Your task: Arrange the material below as a numbered list, one item per line, dropping the blank lines and leaving out the pictures.

────

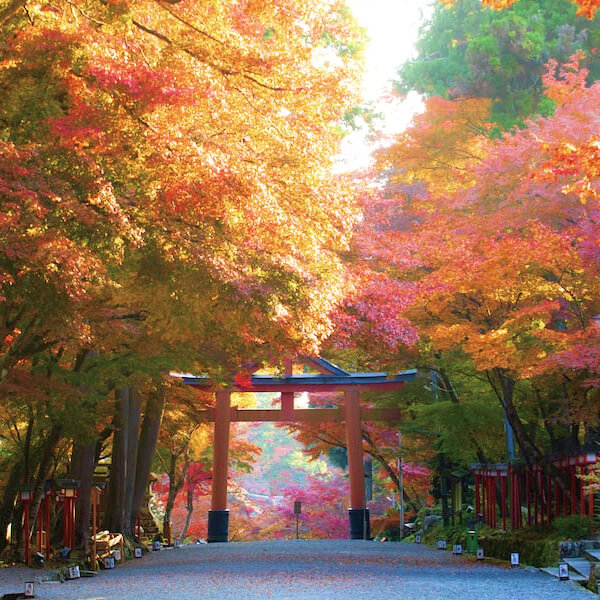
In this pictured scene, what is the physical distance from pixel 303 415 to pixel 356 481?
3.27m

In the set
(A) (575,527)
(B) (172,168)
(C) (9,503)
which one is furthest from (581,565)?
(C) (9,503)

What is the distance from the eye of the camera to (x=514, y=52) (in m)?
30.4

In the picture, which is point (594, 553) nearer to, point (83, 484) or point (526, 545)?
point (526, 545)

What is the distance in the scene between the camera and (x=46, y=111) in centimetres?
909

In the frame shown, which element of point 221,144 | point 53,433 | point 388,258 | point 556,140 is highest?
point 556,140

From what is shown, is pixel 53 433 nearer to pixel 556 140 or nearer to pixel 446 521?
pixel 556 140

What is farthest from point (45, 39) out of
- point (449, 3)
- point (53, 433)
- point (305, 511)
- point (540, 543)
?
point (305, 511)

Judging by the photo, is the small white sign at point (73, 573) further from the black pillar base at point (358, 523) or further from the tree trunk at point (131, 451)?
the black pillar base at point (358, 523)

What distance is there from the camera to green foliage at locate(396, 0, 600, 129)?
29.9 metres

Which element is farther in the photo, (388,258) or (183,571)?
(388,258)

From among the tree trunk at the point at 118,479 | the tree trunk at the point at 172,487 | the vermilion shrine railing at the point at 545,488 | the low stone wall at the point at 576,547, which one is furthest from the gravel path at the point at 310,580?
the tree trunk at the point at 172,487

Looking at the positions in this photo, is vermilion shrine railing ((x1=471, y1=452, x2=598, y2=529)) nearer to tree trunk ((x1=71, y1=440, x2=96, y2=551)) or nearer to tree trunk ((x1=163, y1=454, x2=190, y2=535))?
tree trunk ((x1=71, y1=440, x2=96, y2=551))

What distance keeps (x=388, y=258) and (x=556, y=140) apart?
3916 millimetres

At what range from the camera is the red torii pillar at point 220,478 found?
28.5 metres
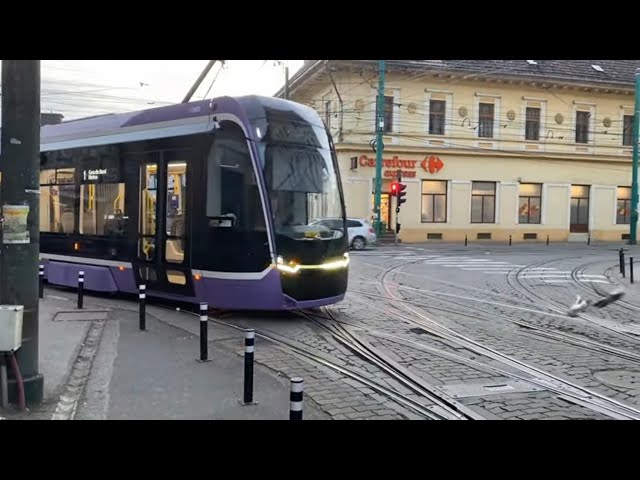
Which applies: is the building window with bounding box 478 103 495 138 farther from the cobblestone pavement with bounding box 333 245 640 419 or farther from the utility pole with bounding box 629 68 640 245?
the cobblestone pavement with bounding box 333 245 640 419

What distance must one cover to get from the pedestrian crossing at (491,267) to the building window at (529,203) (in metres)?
14.6

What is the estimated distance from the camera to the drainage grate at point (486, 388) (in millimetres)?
Result: 6215

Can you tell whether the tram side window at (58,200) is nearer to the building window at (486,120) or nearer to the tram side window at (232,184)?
the tram side window at (232,184)

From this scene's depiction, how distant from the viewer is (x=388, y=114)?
34.9 metres

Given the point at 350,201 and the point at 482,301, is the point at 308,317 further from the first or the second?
the point at 350,201

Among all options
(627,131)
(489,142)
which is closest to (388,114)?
(489,142)

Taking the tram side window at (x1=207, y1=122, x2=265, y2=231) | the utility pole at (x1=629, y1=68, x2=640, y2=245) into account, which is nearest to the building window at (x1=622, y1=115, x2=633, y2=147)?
the utility pole at (x1=629, y1=68, x2=640, y2=245)

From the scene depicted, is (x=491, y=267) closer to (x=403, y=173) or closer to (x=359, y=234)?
(x=359, y=234)

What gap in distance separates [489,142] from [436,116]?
12.3 ft

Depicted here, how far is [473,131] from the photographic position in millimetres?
36406

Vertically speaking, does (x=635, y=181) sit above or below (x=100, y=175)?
above

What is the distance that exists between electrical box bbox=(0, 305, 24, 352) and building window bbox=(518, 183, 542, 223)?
3575cm

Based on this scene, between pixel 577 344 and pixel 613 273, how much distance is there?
11869mm
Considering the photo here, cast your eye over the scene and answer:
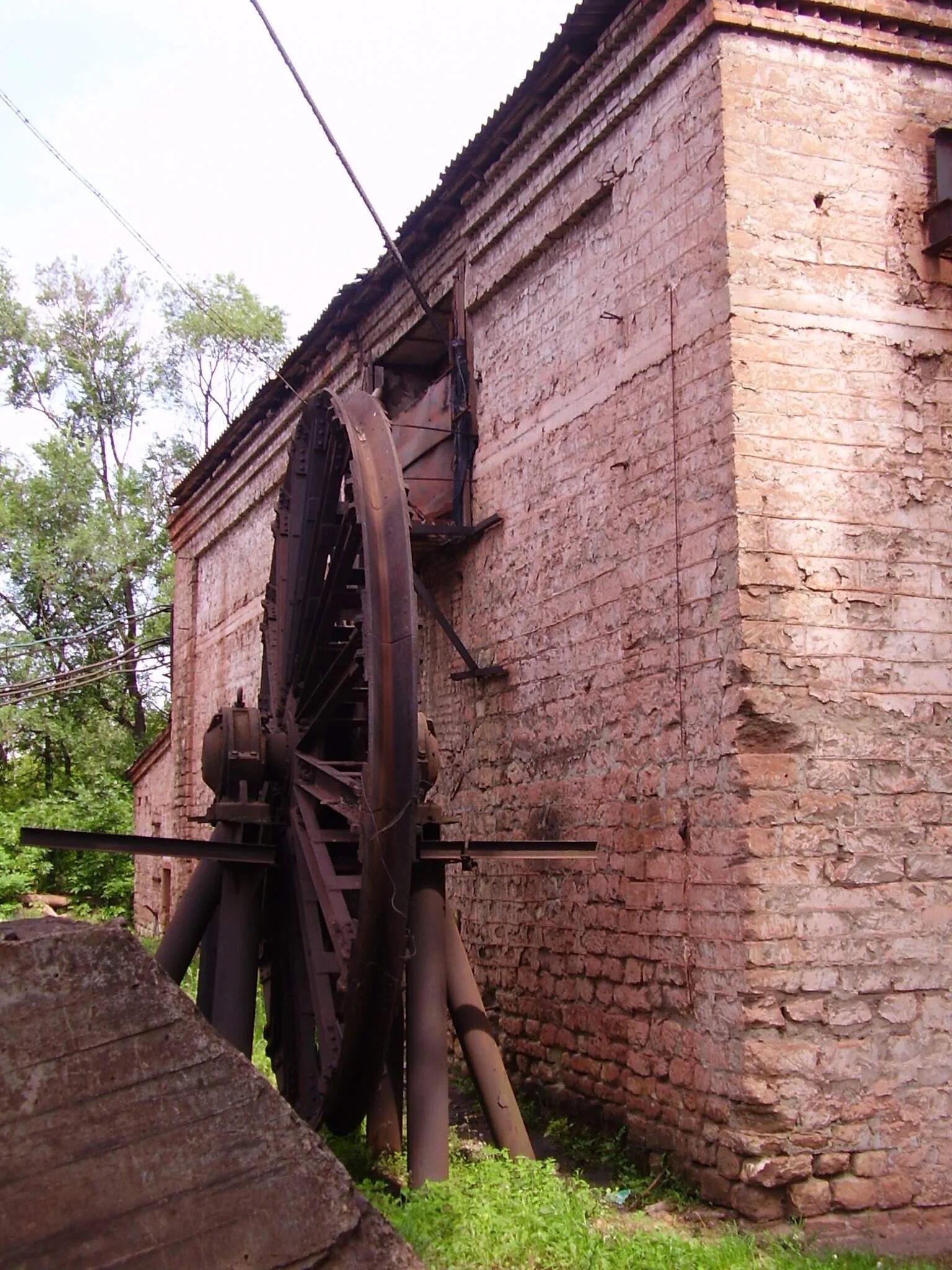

────

Task answer:
1. In this pictured scene, what is the physical distance from pixel 303 415 to pixel 356 481?
2. 3.27m
3. In the set
4. (A) (575,527)
5. (B) (172,168)
6. (C) (9,503)
7. which one is furthest from (581,565)?
8. (C) (9,503)
9. What is the distance from the eye of the camera to (x=514, y=52) (in m)?
10. 30.4
11. In the picture, which is point (594, 553) nearer to, point (83, 484) or point (526, 545)?
12. point (526, 545)
13. What is the distance in the scene between the camera and (x=46, y=111) in centimetres?
14. 909
15. In the frame shown, which element of point 221,144 | point 53,433 | point 388,258 | point 556,140 is highest?
16. point 556,140
17. From what is shown, is pixel 53 433 nearer to pixel 556 140 or nearer to pixel 446 521?
18. pixel 556 140
19. What is farthest from point (45, 39) out of
20. - point (449, 3)
21. - point (53, 433)
22. - point (305, 511)
23. - point (540, 543)
24. ?
25. point (305, 511)
26. Judging by the photo, is the small white sign at point (73, 573) further from the black pillar base at point (358, 523) or further from the tree trunk at point (131, 451)?
27. the black pillar base at point (358, 523)
28. What distance is there from the camera to green foliage at locate(396, 0, 600, 129)?
29. 29.9 metres
30. Which element is farther in the photo, (388,258) or (183,571)?
31. (388,258)
32. From among the tree trunk at the point at 118,479 | the tree trunk at the point at 172,487 | the vermilion shrine railing at the point at 545,488 | the low stone wall at the point at 576,547, which one is furthest from the gravel path at the point at 310,580?
33. the tree trunk at the point at 172,487
34. Looking at the positions in this photo, is vermilion shrine railing ((x1=471, y1=452, x2=598, y2=529)) nearer to tree trunk ((x1=71, y1=440, x2=96, y2=551)) or nearer to tree trunk ((x1=163, y1=454, x2=190, y2=535))?
35. tree trunk ((x1=71, y1=440, x2=96, y2=551))
36. What distance keeps (x=388, y=258) and (x=556, y=140) apart?
37. 3916 millimetres
38. At what range from the camera is the red torii pillar at point 220,478 found?
39. 28.5 metres
40. Which applies: is the building window with bounding box 478 103 495 138 farther from the cobblestone pavement with bounding box 333 245 640 419 or farther from the utility pole with bounding box 629 68 640 245?
41. the cobblestone pavement with bounding box 333 245 640 419
42. What distance must one cover to get from the pedestrian crossing at (491,267) to the building window at (529,203) (in metres)?
43. 14.6
44. What is the estimated distance from the camera to the drainage grate at point (486, 388) (in millimetres)?
45. Result: 6215
46. Can you tell whether the tram side window at (58,200) is nearer to the building window at (486,120) or nearer to the tram side window at (232,184)?
47. the tram side window at (232,184)
48. From this scene's depiction, how distant from the viewer is (x=388, y=114)?
49. 34.9 metres
50. Given the point at 350,201 and the point at 482,301, is the point at 308,317 further from the first or the second?
51. the point at 350,201
52. Among all options
53. (627,131)
54. (489,142)
55. which is closest to (388,114)?
56. (489,142)
57. Taking the tram side window at (x1=207, y1=122, x2=265, y2=231) | the utility pole at (x1=629, y1=68, x2=640, y2=245) into account, which is nearest to the building window at (x1=622, y1=115, x2=633, y2=147)?
58. the utility pole at (x1=629, y1=68, x2=640, y2=245)
59. From the scene depicted, is (x=491, y=267) closer to (x=403, y=173) or closer to (x=359, y=234)?
60. (x=359, y=234)
61. What gap in distance separates [489,142] from [436,116]?
62. 12.3 ft
63. Depicted here, how far is [473,131] from the photographic position in millimetres?
64. 36406
65. Vertically speaking, does (x=635, y=181) sit above or below (x=100, y=175)?
66. above
67. What is the distance that exists between electrical box bbox=(0, 305, 24, 352) and building window bbox=(518, 183, 542, 223)?
68. 3575cm
69. Based on this scene, between pixel 577 344 and pixel 613 273, how much distance is there?
70. 11869mm
71. Considering the photo here, cast your eye over the scene and answer:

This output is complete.